Supplied entries:
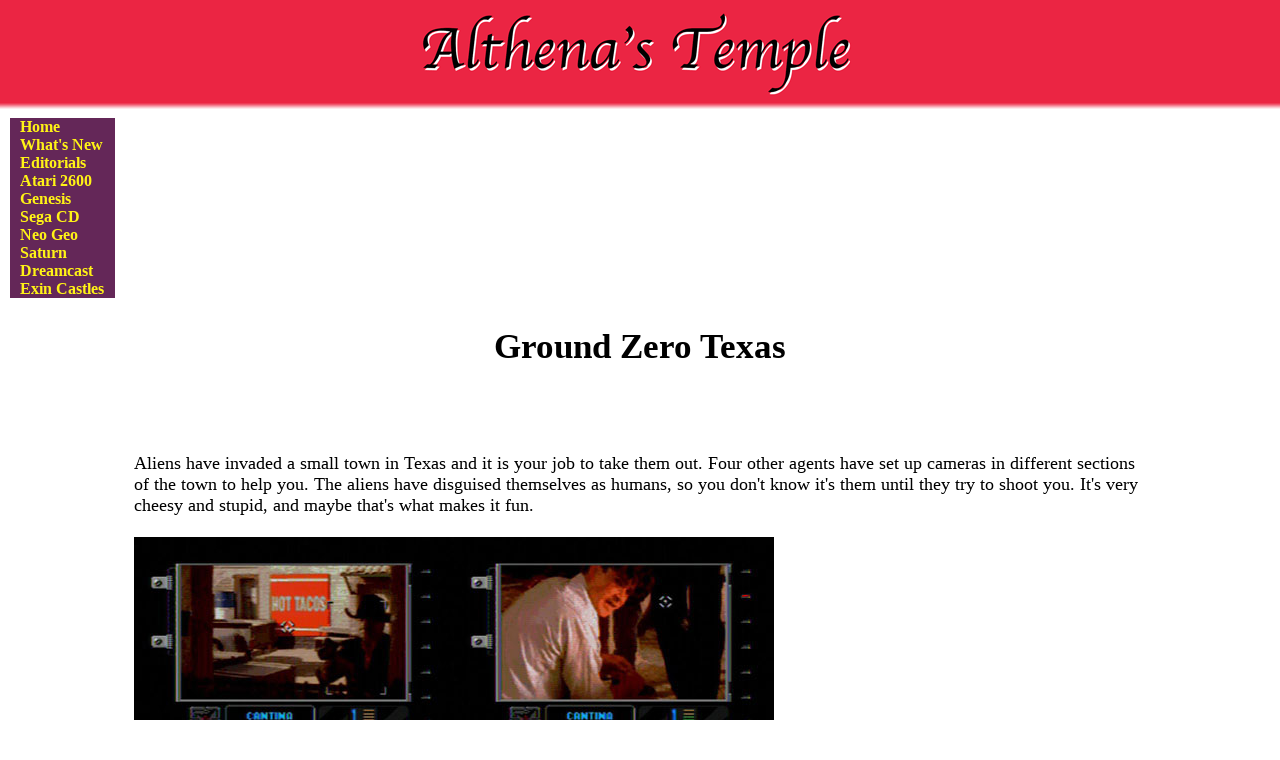

--- FILE ---
content_type: text/html
request_url: http://www.althena.com/segacd/groundzerotexas.html
body_size: 1281
content:
<!DOCTYPE html>
<html>

<head>
<title>Althena's Temple</title>
<!-- Favorite Icon info -->
<link rel="shortcut icon" href="http://www.althena.com/images/favicon.ico" type="image/x-icon" />
<!-- External Style Sheet info -->
<link rel="stylesheet" type="text/css" href="../settings.css" />
</head>
<body>
<div class="margin">

<!-- main logo -->
<div class="center">
<img src = "../images/Althena'sTemple.gif" name = "Althena's Temple Logo" alt="Althena's Temple Logo" />
</div>

<!-- menu bar -->
<ul class="menu">
<li><a href="http://www.althena.com">Home</a></li>
<li><a href="http://www.althena.com/whatsnew.html">What's New</a></li>
<li><a href="http://www.althena.com/editorials/latest.html">Editorials</a></li>
<li><a href="http://www.althena.com/atari2600.html">Atari 2600</a></li>
<li><a href="http://www.althena.com/genesis.html">Genesis</a></li>
<li><a href="http://www.althena.com/segacd.html">Sega CD</a></li>
<li><a href="http://www.althena.com/neogeo.html">Neo Geo</a></li>
<li><a href="http://www.althena.com/saturn.html">Saturn</a></li>
<li><a href="http://www.althena.com/dreamcast.html">Dreamcast</a></li>
<li><a href="http://www.althena.com/exincastles.html">Exin Castles</a></li>
</ul>

<br /><br />
<div class="center">
<!-- Google AdSense Code Start -->
<script async src="//pagead2.googlesyndication.com/pagead/js/adsbygoogle.js"></script>
<!-- Gallery -->
<ins class="adsbygoogle"
     style="display:inline-block;width:728px;height:90px"
     data-ad-client="ca-pub-5485197202834131"
     data-ad-slot="7556173091"></ins>
<script>
(adsbygoogle = window.adsbygoogle || []).push({});
</script>
<!-- Google AdSense Code End -->
</div>

<br /><br /><br />
<div class="center"><h1>Ground Zero Texas</h1></div>
<br /><br /><br />

Aliens have invaded a small town in Texas and it is your job to take them out.  Four other agents have set up cameras in different sections of the town to help you.  The aliens have disguised themselves as humans, so you don't know it's them until they try to shoot you.  It's very cheesy and stupid, and maybe that's what makes it fun.<br /><br />
<img src="../images/segacd/groundzerotexas1.jpg" alt="groundzerotexas1" /><img src="../images/segacd/groundzerotexas2.jpg" alt="groundzerotexas2" /><br />
<img src="../images/segacd/groundzerotexas3.jpg" alt="groundzerotexas3" /><img src="../images/segacd/groundzerotexas4.jpg" alt="groundzerotexas4" /></div>


<!-- Start of StatCounter Code for Default Guide -->
<script type="text/javascript">
var sc_project=1639565; 
var sc_invisible=0; 
var sc_security="bf975608"; 
var scJsHost = (("https:" == document.location.protocol) ?
"https://secure." : "http://www.");
document.write("<sc"+"ript type='text/javascript' src='" +
scJsHost+
"statcounter.com/counter/counter.js'></"+"script>");
</script>
<noscript><div class="statcounter"><a title="shopify
analytics ecommerce tracking"
href="http://statcounter.com/shopify/" target="_blank"><img
class="statcounter"
src="//c.statcounter.com/1639565/0/bf975608/0/" alt="shopify
analytics ecommerce tracking"></a></div></noscript>
<!-- End of StatCounter Code for Default Guide -->
</body>
</html>

--- FILE ---
content_type: text/html; charset=utf-8
request_url: https://www.google.com/recaptcha/api2/aframe
body_size: 267
content:
<!DOCTYPE HTML><html><head><meta http-equiv="content-type" content="text/html; charset=UTF-8"></head><body><script nonce="L2-uAvfB64mXG8ZMEwtFmw">/** Anti-fraud and anti-abuse applications only. See google.com/recaptcha */ try{var clients={'sodar':'https://pagead2.googlesyndication.com/pagead/sodar?'};window.addEventListener("message",function(a){try{if(a.source===window.parent){var b=JSON.parse(a.data);var c=clients[b['id']];if(c){var d=document.createElement('img');d.src=c+b['params']+'&rc='+(localStorage.getItem("rc::a")?sessionStorage.getItem("rc::b"):"");window.document.body.appendChild(d);sessionStorage.setItem("rc::e",parseInt(sessionStorage.getItem("rc::e")||0)+1);localStorage.setItem("rc::h",'1769414491148');}}}catch(b){}});window.parent.postMessage("_grecaptcha_ready", "*");}catch(b){}</script></body></html>

--- FILE ---
content_type: text/css
request_url: http://www.althena.com/settings.css
body_size: 588
content:
html 
{
  overflow-y: scroll;
}
body 
{ 
color: black;
background-color: white;
font-family: Times, serif;
font-size: 110%;
font-stretch: semi-expanded;
background-image: url("http://www.althena.com/images/gradient.gif");background-repeat: repeat-x
}

A:link 		/* unvisited link: red with white background*/
{ 
color: red;
background-color: white;
}   
A:visited 	/* visited link: orange with white background */
{ 
color: orange;
background-color: white;
} 	

ul.standard
{
list-style: none;
padding:20px;
margin:0;
}

ul.menu
{
	list-style-type: none;
	position:absolute;
	left:-30px;
	top:100px;
}

ul.menu li
{
	font-weight:bold;
	font-size: 90%;
	background-color:#642758;
	width:95px;
	padding-left:10px;
	text-align:justify;
	text-decoration:none;
}

ul.menu a
{
	text-decoration:none;
	background-color:#642758;
}

ul.menu a:link,a:visited
{
color:#fff316;
}

ul.menu a:hover,a:active
{
color:#ffbb39;
}

h1
{
  font-weight: bold;
  font-size: 200%;
}

h2
{
  font-weight: bold;
  font-size: 120%;
}
div.center
{
text-align: center;
}
div.margin
{
margin-top:5px;
margin-bottom:50px;
margin-right:10%;
margin-left:10%;
}
div.float 
{
  text-align: center;
  float: left;
  width:600px;
  height:600px;
  margin:5px;
}
 
div.float p 
{
   text-align: center;
}
div.spacer 
{
  clear: both;
}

Action item:
Pictures stay out; everything else in the records gets copied exactly.

Exercise output:
--- FILE ---
content_type: text/html
request_url: http://www.althena.com/segacd/groundzerotexas.html
body_size: 1281
content:
<!DOCTYPE html>
<html>

<head>
<title>Althena's Temple</title>
<!-- Favorite Icon info -->
<link rel="shortcut icon" href="http://www.althena.com/images/favicon.ico" type="image/x-icon" />
<!-- External Style Sheet info -->
<link rel="stylesheet" type="text/css" href="../settings.css" />
</head>
<body>
<div class="margin">

<!-- main logo -->
<div class="center">
<img src = "../images/Althena'sTemple.gif" name = "Althena's Temple Logo" alt="Althena's Temple Logo" />
</div>

<!-- menu bar -->
<ul class="menu">
<li><a href="http://www.althena.com">Home</a></li>
<li><a href="http://www.althena.com/whatsnew.html">What's New</a></li>
<li><a href="http://www.althena.com/editorials/latest.html">Editorials</a></li>
<li><a href="http://www.althena.com/atari2600.html">Atari 2600</a></li>
<li><a href="http://www.althena.com/genesis.html">Genesis</a></li>
<li><a href="http://www.althena.com/segacd.html">Sega CD</a></li>
<li><a href="http://www.althena.com/neogeo.html">Neo Geo</a></li>
<li><a href="http://www.althena.com/saturn.html">Saturn</a></li>
<li><a href="http://www.althena.com/dreamcast.html">Dreamcast</a></li>
<li><a href="http://www.althena.com/exincastles.html">Exin Castles</a></li>
</ul>

<br /><br />
<div class="center">
<!-- Google AdSense Code Start -->
<script async src="//pagead2.googlesyndication.com/pagead/js/adsbygoogle.js"></script>
<!-- Gallery -->
<ins class="adsbygoogle"
     style="display:inline-block;width:728px;height:90px"
     data-ad-client="ca-pub-5485197202834131"
     data-ad-slot="7556173091"></ins>
<script>
(adsbygoogle = window.adsbygoogle || []).push({});
</script>
<!-- Google AdSense Code End -->
</div>

<br /><br /><br />
<div class="center"><h1>Ground Zero Texas</h1></div>
<br /><br /><br />

Aliens have invaded a small town in Texas and it is your job to take them out.  Four other agents have set up cameras in different sections of the town to help you.  The aliens have disguised themselves as humans, so you don't know it's them until they try to shoot you.  It's very cheesy and stupid, and maybe that's what makes it fun.<br /><br />
<img src="../images/segacd/groundzerotexas1.jpg" alt="groundzerotexas1" /><img src="../images/segacd/groundzerotexas2.jpg" alt="groundzerotexas2" /><br />
<img src="../images/segacd/groundzerotexas3.jpg" alt="groundzerotexas3" /><img src="../images/segacd/groundzerotexas4.jpg" alt="groundzerotexas4" /></div>


<!-- Start of StatCounter Code for Default Guide -->
<script type="text/javascript">
var sc_project=1639565; 
var sc_invisible=0; 
var sc_security="bf975608"; 
var scJsHost = (("https:" == document.location.protocol) ?
"https://secure." : "http://www.");
document.write("<sc"+"ript type='text/javascript' src='" +
scJsHost+
"statcounter.com/counter/counter.js'></"+"script>");
</script>
<noscript><div class="statcounter"><a title="shopify
analytics ecommerce tracking"
href="http://statcounter.com/shopify/" target="_blank"><img
class="statcounter"
src="//c.statcounter.com/1639565/0/bf975608/0/" alt="shopify
analytics ecommerce tracking"></a></div></noscript>
<!-- End of StatCounter Code for Default Guide -->
</body>
</html>

--- FILE ---
content_type: text/html; charset=utf-8
request_url: https://www.google.com/recaptcha/api2/aframe
body_size: 267
content:
<!DOCTYPE HTML><html><head><meta http-equiv="content-type" content="text/html; charset=UTF-8"></head><body><script nonce="L2-uAvfB64mXG8ZMEwtFmw">/** Anti-fraud and anti-abuse applications only. See google.com/recaptcha */ try{var clients={'sodar':'https://pagead2.googlesyndication.com/pagead/sodar?'};window.addEventListener("message",function(a){try{if(a.source===window.parent){var b=JSON.parse(a.data);var c=clients[b['id']];if(c){var d=document.createElement('img');d.src=c+b['params']+'&rc='+(localStorage.getItem("rc::a")?sessionStorage.getItem("rc::b"):"");window.document.body.appendChild(d);sessionStorage.setItem("rc::e",parseInt(sessionStorage.getItem("rc::e")||0)+1);localStorage.setItem("rc::h",'1769414491148');}}}catch(b){}});window.parent.postMessage("_grecaptcha_ready", "*");}catch(b){}</script></body></html>

--- FILE ---
content_type: text/css
request_url: http://www.althena.com/settings.css
body_size: 588
content:
html 
{
  overflow-y: scroll;
}
body 
{ 
color: black;
background-color: white;
font-family: Times, serif;
font-size: 110%;
font-stretch: semi-expanded;
background-image: url("http://www.althena.com/images/gradient.gif");background-repeat: repeat-x
}

A:link 		/* unvisited link: red with white background*/
{ 
color: red;
background-color: white;
}   
A:visited 	/* visited link: orange with white background */
{ 
color: orange;
background-color: white;
} 	

ul.standard
{
list-style: none;
padding:20px;
margin:0;
}

ul.menu
{
	list-style-type: none;
	position:absolute;
	left:-30px;
	top:100px;
}

ul.menu li
{
	font-weight:bold;
	font-size: 90%;
	background-color:#642758;
	width:95px;
	padding-left:10px;
	text-align:justify;
	text-decoration:none;
}

ul.menu a
{
	text-decoration:none;
	background-color:#642758;
}

ul.menu a:link,a:visited
{
color:#fff316;
}

ul.menu a:hover,a:active
{
color:#ffbb39;
}

h1
{
  font-weight: bold;
  font-size: 200%;
}

h2
{
  font-weight: bold;
  font-size: 120%;
}
div.center
{
text-align: center;
}
div.margin
{
margin-top:5px;
margin-bottom:50px;
margin-right:10%;
margin-left:10%;
}
div.float 
{
  text-align: center;
  float: left;
  width:600px;
  height:600px;
  margin:5px;
}
 
div.float p 
{
   text-align: center;
}
div.spacer 
{
  clear: both;
}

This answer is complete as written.